▶ [Vorliegender Text]:
______________________________

18.03.2013

NZZ-Multimedia-Reportage: Muster ohne (Mehr-)Wert

Die NZZ hat eine opulente Multimedia-Reportage zu zwei Jahren Fukushima produziert. Das ambitionierte Ensemble aus Bildern, Videos, Karten und Animationen ist schön anzuschauen, leider aber unzureichend erklärt. Ohne Kontext nutzt das größte Multimedia-Feuerwerk wenig.

______________________________

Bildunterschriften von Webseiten
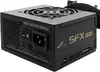 Блок питания FSP SFX PRO 450W Photo 7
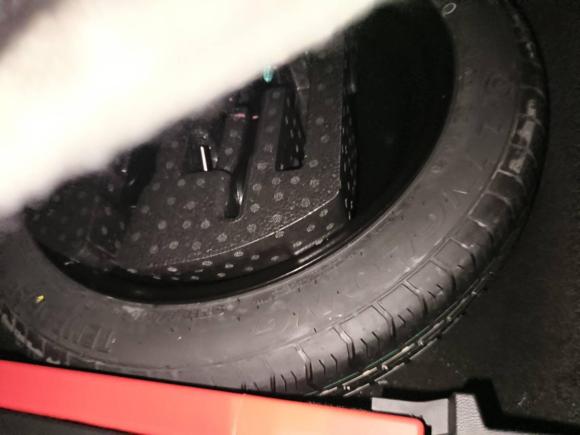 [芜湖·皖B] 二手奇瑞艾瑞泽82023款 高能版 2.0T DCT劲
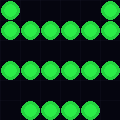 89.43.58.96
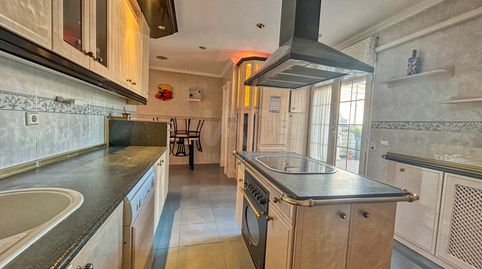 Photo 5 of Country homes for sale in Calle Mayor, 50, Villacañas, Toledo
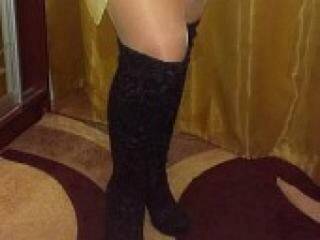 Erotski video chat greysy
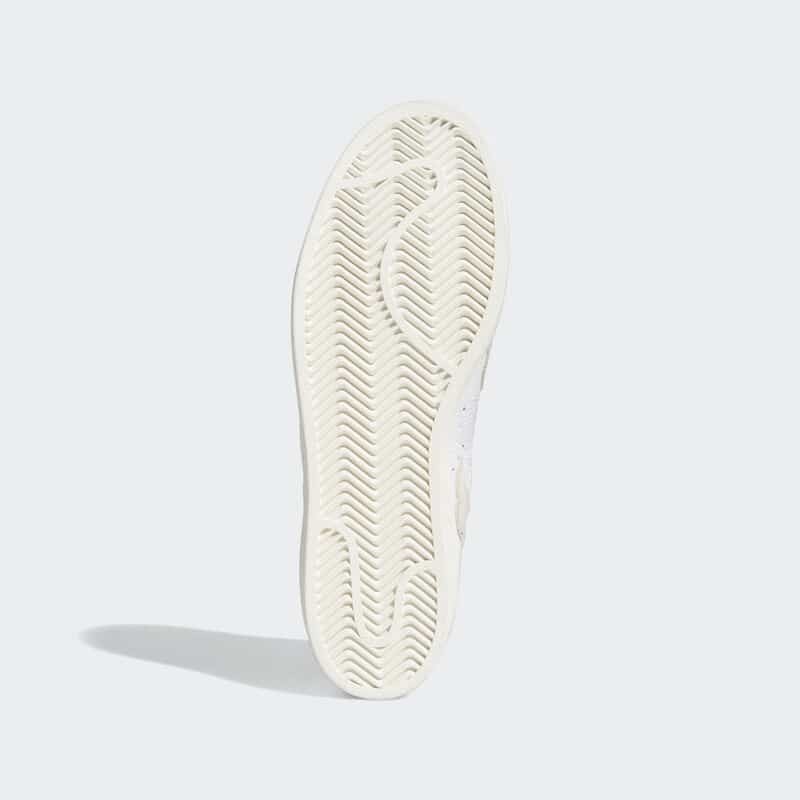 Adidas fw8029 discount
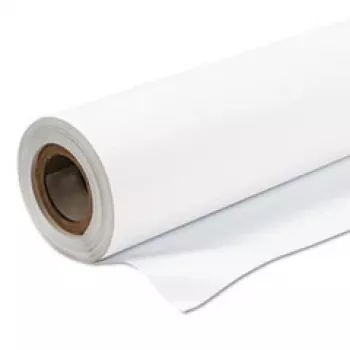 Epson Coated Paper 95, 610 mm x 45 m, 45 m, 61 cm, matowy, 95 g/m², 61 cm (24 cale), Niemcy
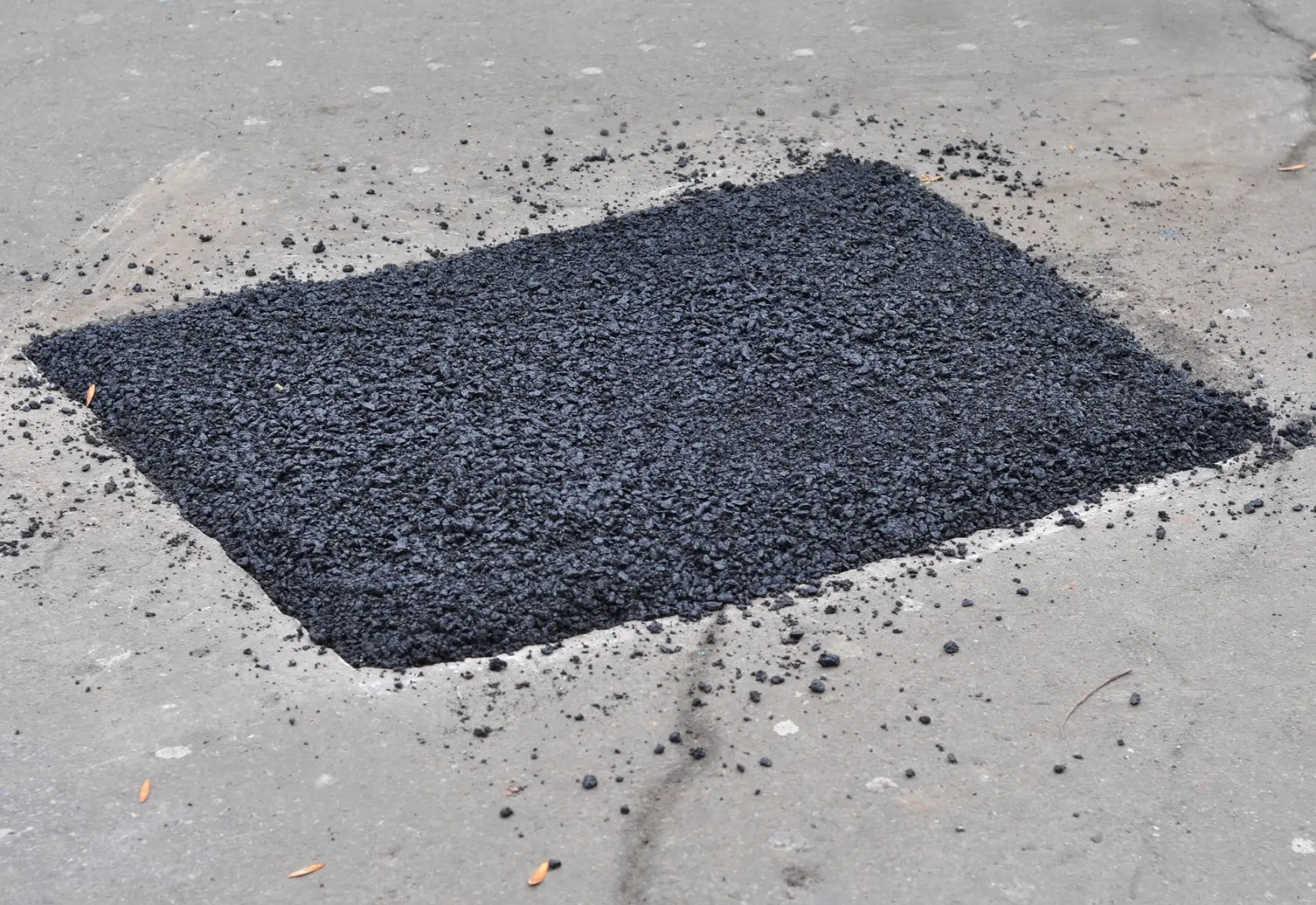 Product cement reinforcement.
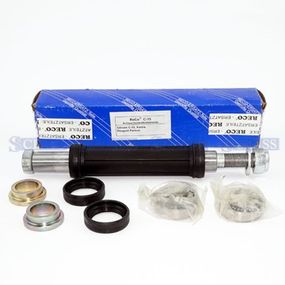 Ремкомплект рычага заднего , ReCo, C-15,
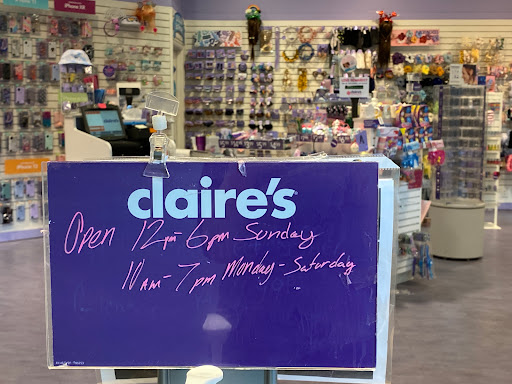 Find cambodian tattoo ideas for your next unique tattoo in Steubenville at Claires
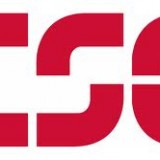 Computer Sciences Corporation (NYSE:CSC)
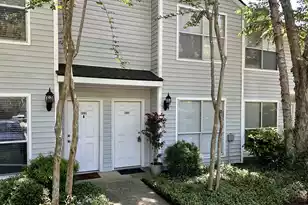 252 Howle Ave, Charleston, SC 29412 - Photo 1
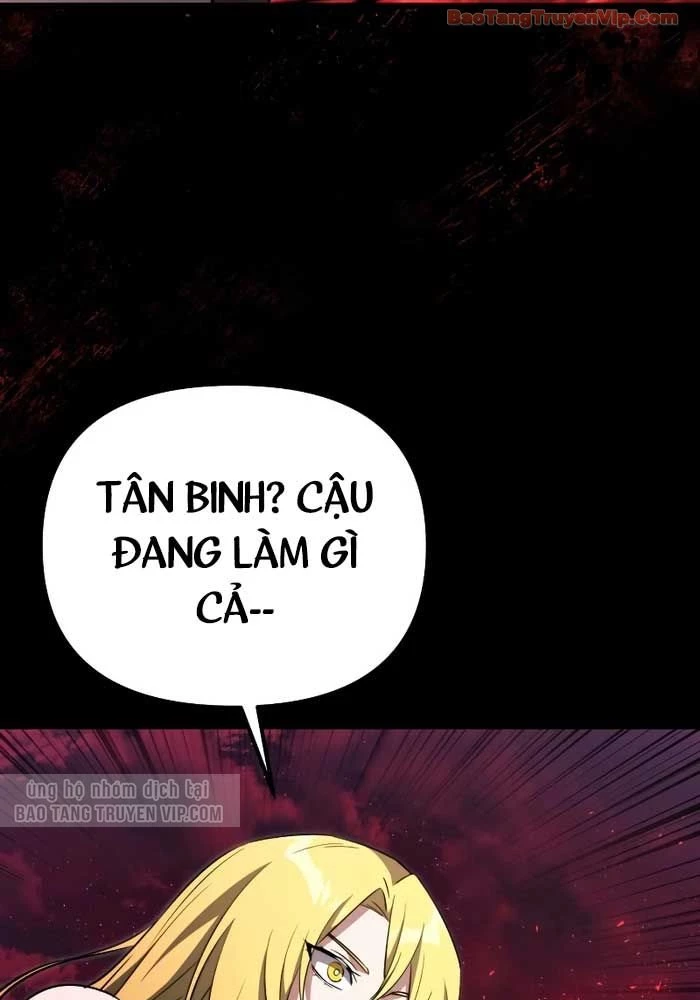 Hắc Kị Sĩ Thiên Tài Giới Hạn Thời Gian Chapter 122 - 196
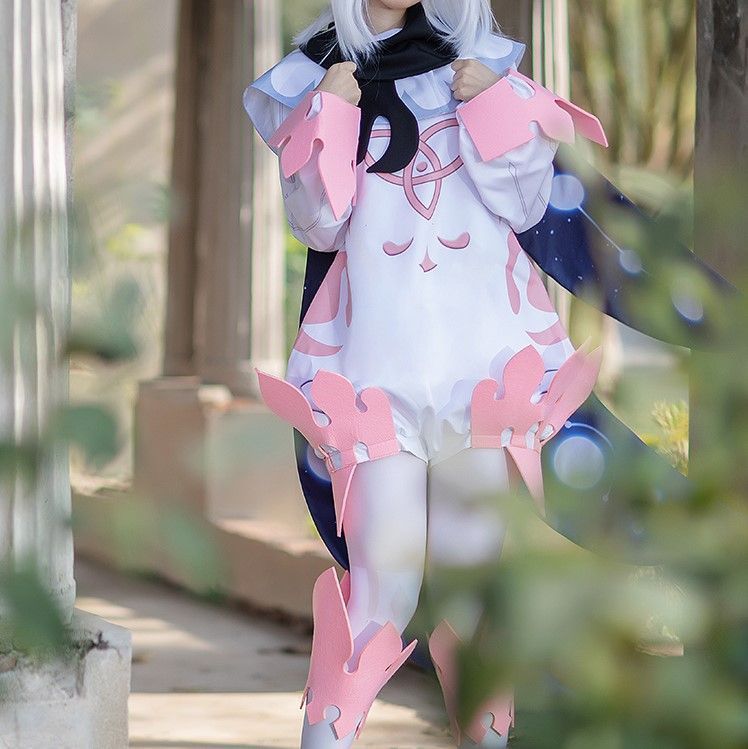 コスプレ衣装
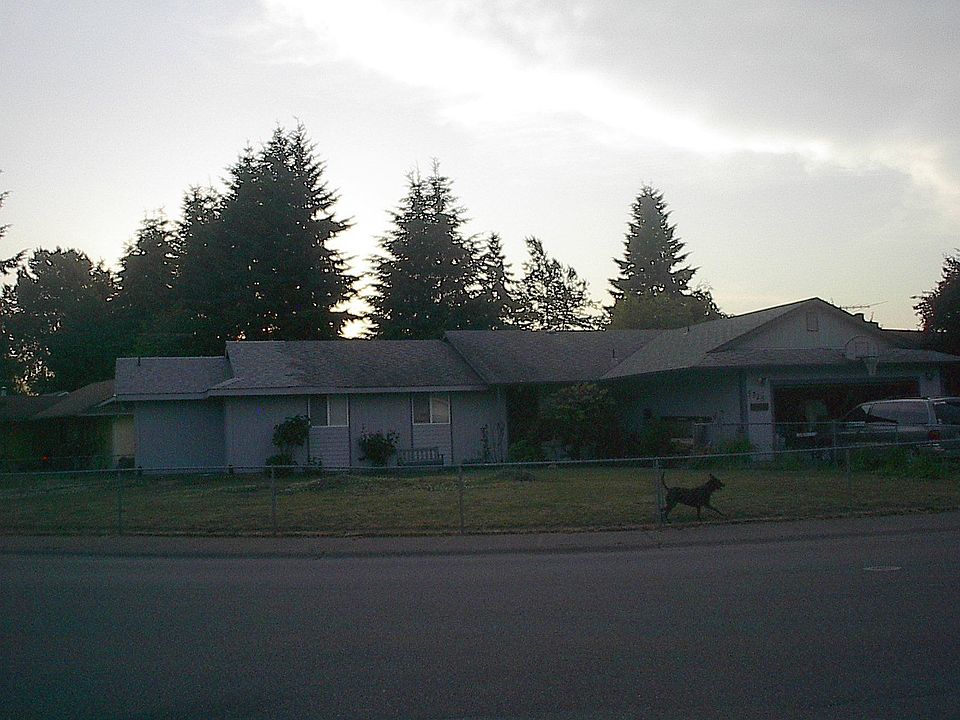 1st image of 5325 107th St NE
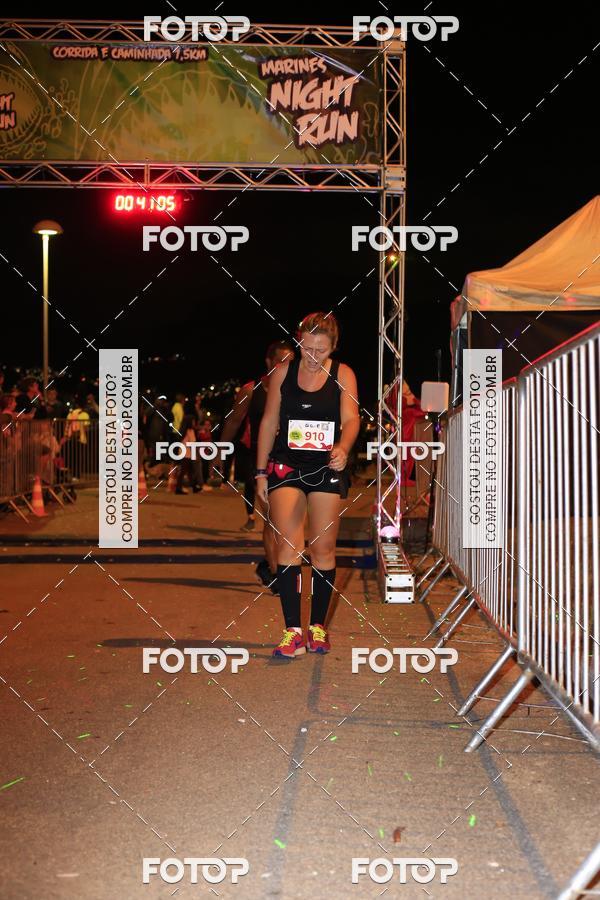 Buy your photos of the eventMarines Night Run on Fotop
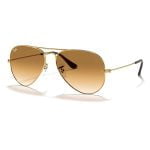 AVIATOR GRADIENT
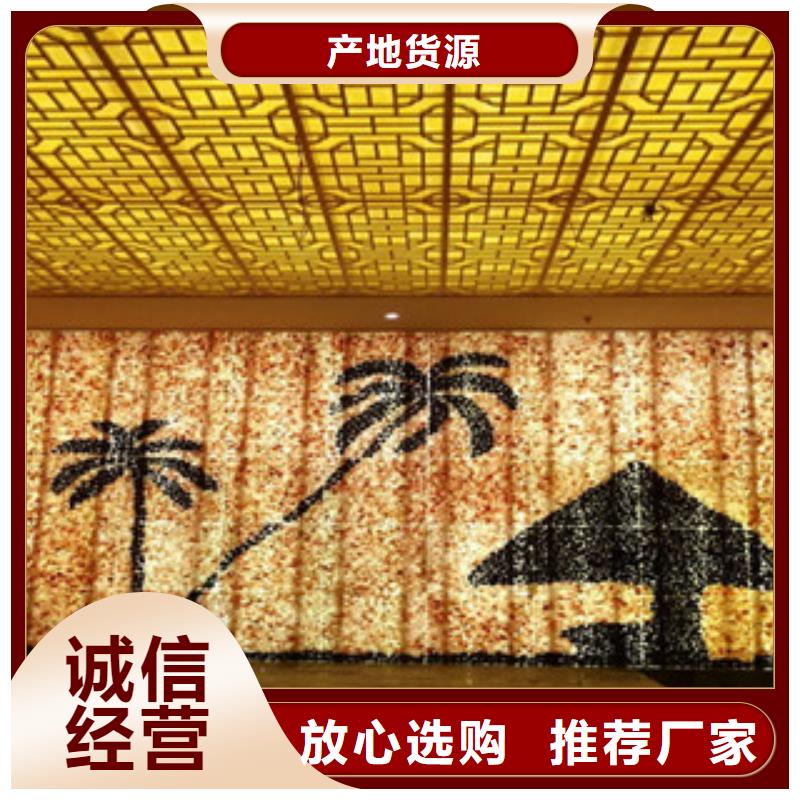 汗蒸房安裝廠家一條龍服務(wù)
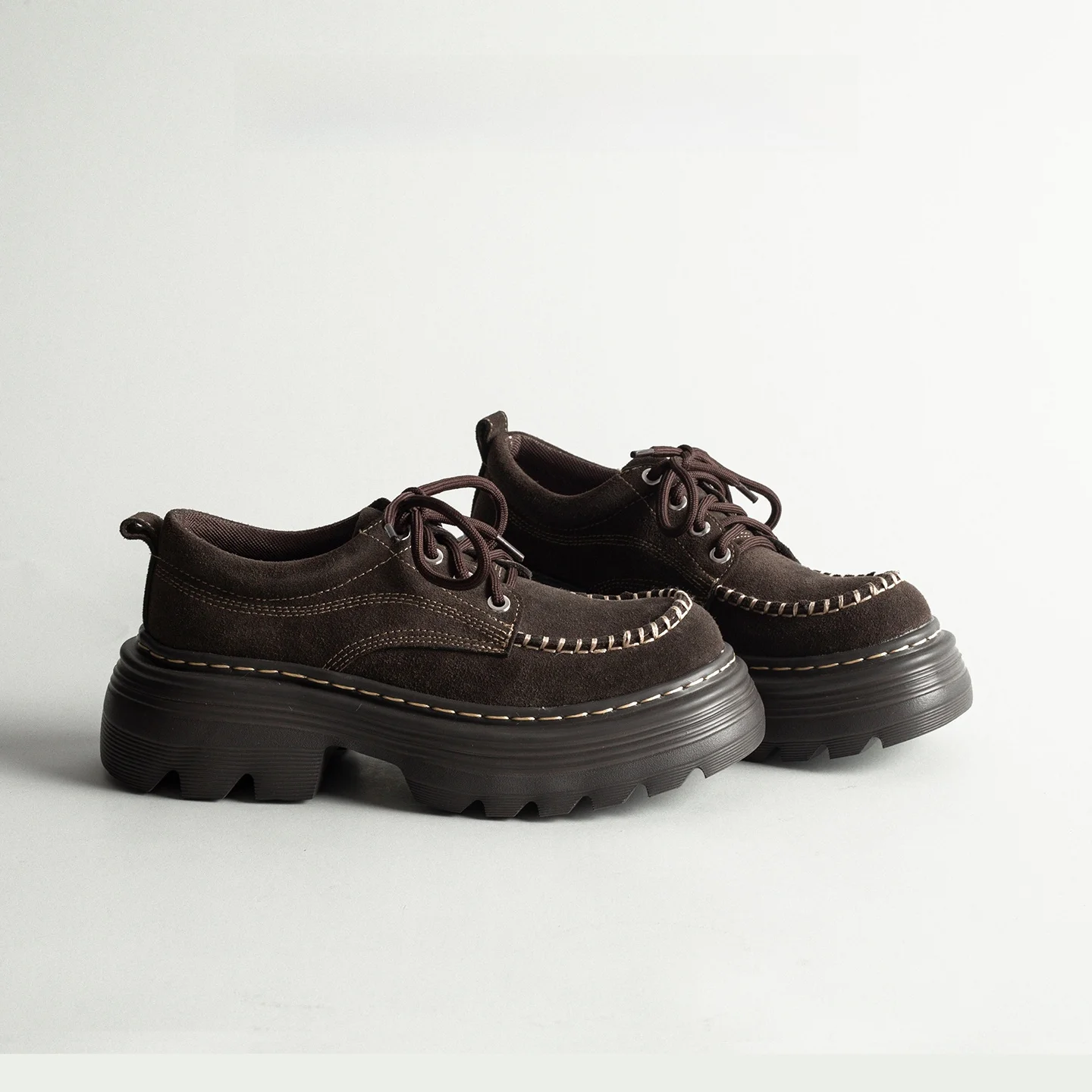 scarpe-basse-da-donna-in-pelle-marrone-retro-con-suola-spessa-versatili-per-la-primavera-con-lacci-stile-casual-britannico-scarpe-singole-in-pelle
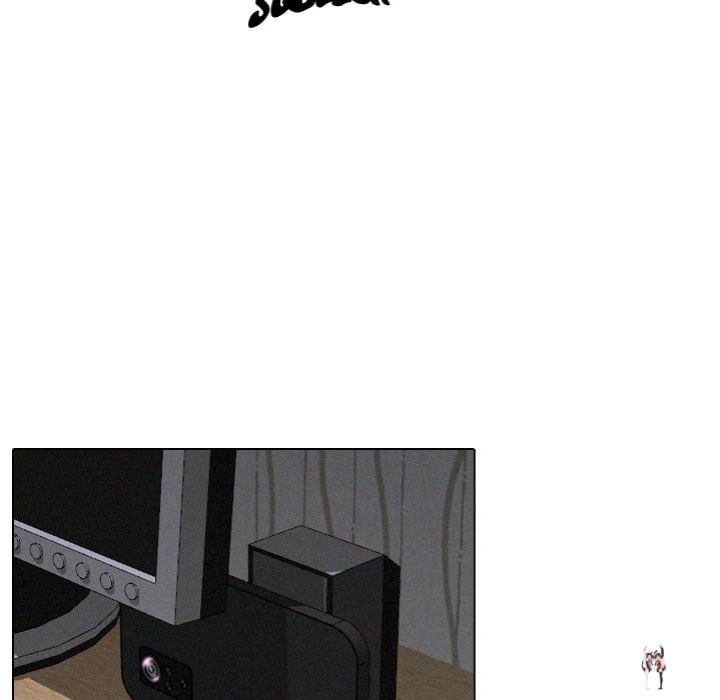 Purity Game Purity Game Chapter 5 - Page 11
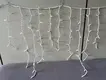 Colored Christmas Lights Bulk Buy >=100 SetsUS.0 Wenda Deco 3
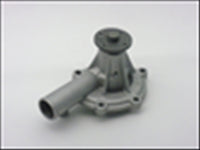 PROSELECT WATER PUMP MITSUBISHI GALANT 4G51 4G52 4G54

______________________________

▶ [Aufgaben]:
a) Entnimm dem Text zur NZZ-Reportage wörtlich die Stelle, die bei „NZZ-Multimedia-Reportage: Muster ohne“ anfängt und bei „größte Multimedia-Feuerwerk wenig.“ aufhört.
b) Beantworte zum Text über die NZZ-Reportage diese Fragen:
(i) Welches Datum steht über dem Text?
(ii) Zu welchem Thema hat die NZZ die Multimedia-Reportage produziert?
(iii) Aus welchen Bestandteilen setzt sich das Ensemble zusammen?
Die Einträge haben mit dem Text nichts zu tun.

▶ [Antworten]:
a)
NZZ-Multimedia-Reportage: Muster ohne (Mehr-)Wert

Die NZZ hat eine opulente Multimedia-Reportage zu zwei Jahren Fukushima produziert. Das ambitionierte Ensemble aus Bildern, Videos, Karten und Animationen ist schön anzuschauen, leider aber unzureichend erklärt. Ohne Kontext nutzt das größte Multimedia-Feuerwerk wenig.

b)
(i) 18.03.2013
(ii) Zu zwei Jahren Fukushima
(iii) Aus Bildern, Videos, Karten und Animationen